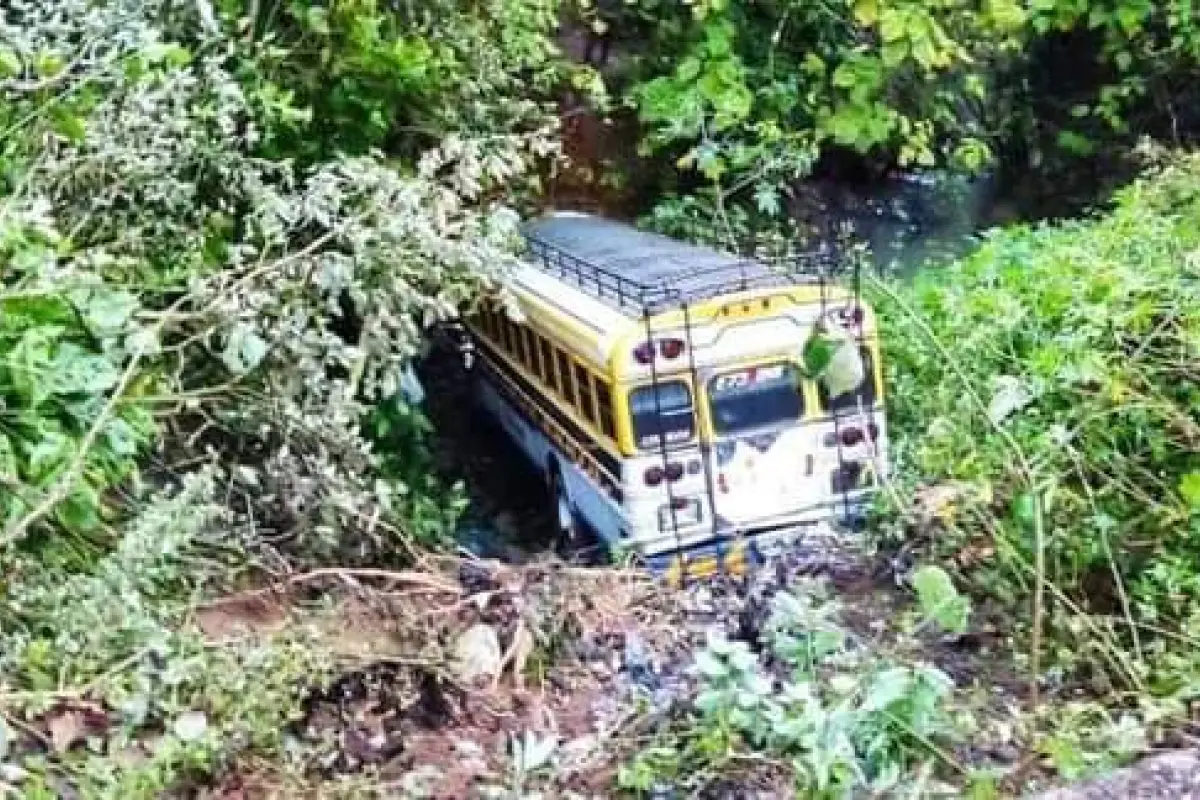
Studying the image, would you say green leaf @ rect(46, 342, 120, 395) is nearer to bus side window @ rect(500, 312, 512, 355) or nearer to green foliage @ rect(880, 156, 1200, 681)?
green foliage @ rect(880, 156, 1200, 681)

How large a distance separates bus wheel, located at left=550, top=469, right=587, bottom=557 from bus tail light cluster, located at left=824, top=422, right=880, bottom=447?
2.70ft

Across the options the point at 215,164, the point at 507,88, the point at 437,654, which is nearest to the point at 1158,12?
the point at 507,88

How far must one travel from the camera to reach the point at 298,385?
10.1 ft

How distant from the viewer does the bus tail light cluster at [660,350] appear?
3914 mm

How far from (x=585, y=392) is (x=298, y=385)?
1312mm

########

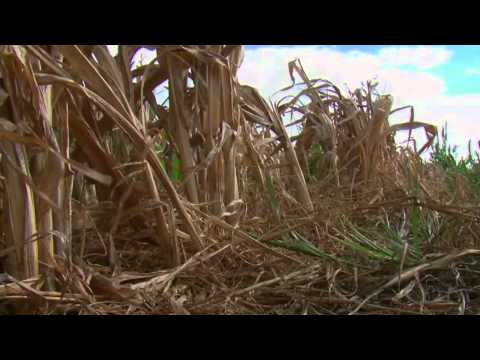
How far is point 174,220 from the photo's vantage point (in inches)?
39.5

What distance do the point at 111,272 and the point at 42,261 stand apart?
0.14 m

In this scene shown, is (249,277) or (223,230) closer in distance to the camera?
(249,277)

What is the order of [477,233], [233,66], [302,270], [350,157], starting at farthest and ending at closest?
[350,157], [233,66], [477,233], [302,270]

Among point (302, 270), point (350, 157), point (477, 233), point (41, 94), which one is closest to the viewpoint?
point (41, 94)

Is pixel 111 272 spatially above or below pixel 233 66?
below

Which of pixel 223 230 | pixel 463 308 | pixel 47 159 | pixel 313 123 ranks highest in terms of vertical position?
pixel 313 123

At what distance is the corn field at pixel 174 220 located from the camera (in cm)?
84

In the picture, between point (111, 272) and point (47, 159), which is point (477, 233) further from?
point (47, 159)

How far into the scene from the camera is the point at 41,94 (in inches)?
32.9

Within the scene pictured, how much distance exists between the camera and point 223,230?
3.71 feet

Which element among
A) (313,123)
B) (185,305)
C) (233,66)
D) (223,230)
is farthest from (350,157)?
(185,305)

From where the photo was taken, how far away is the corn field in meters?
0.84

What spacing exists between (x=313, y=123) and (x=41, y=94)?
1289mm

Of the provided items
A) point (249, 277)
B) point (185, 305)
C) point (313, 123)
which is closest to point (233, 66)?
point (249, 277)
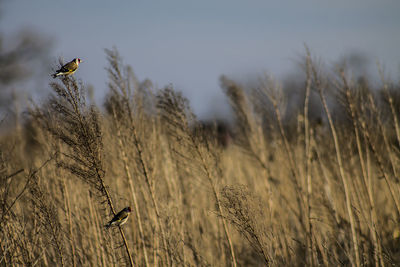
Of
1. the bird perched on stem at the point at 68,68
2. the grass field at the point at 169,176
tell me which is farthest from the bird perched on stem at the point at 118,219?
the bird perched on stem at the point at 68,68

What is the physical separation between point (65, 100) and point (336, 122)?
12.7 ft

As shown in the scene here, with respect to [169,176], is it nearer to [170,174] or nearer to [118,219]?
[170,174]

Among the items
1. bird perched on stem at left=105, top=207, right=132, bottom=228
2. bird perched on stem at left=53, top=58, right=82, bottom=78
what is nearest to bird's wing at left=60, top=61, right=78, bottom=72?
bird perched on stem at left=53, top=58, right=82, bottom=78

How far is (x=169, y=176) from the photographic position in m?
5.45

########

Objective:
Write out the rows again word for word, starting with the line that contains "In this scene" and going on through the line that contains "[350,157], [233,66], [477,233], [302,270]".

Response:
In this scene shown, is (249,277) or (223,230) closer in distance to the camera?
(249,277)

What is the order of [477,233], [233,66], [302,270], [350,157], starting at farthest and ending at closest?
[350,157], [233,66], [477,233], [302,270]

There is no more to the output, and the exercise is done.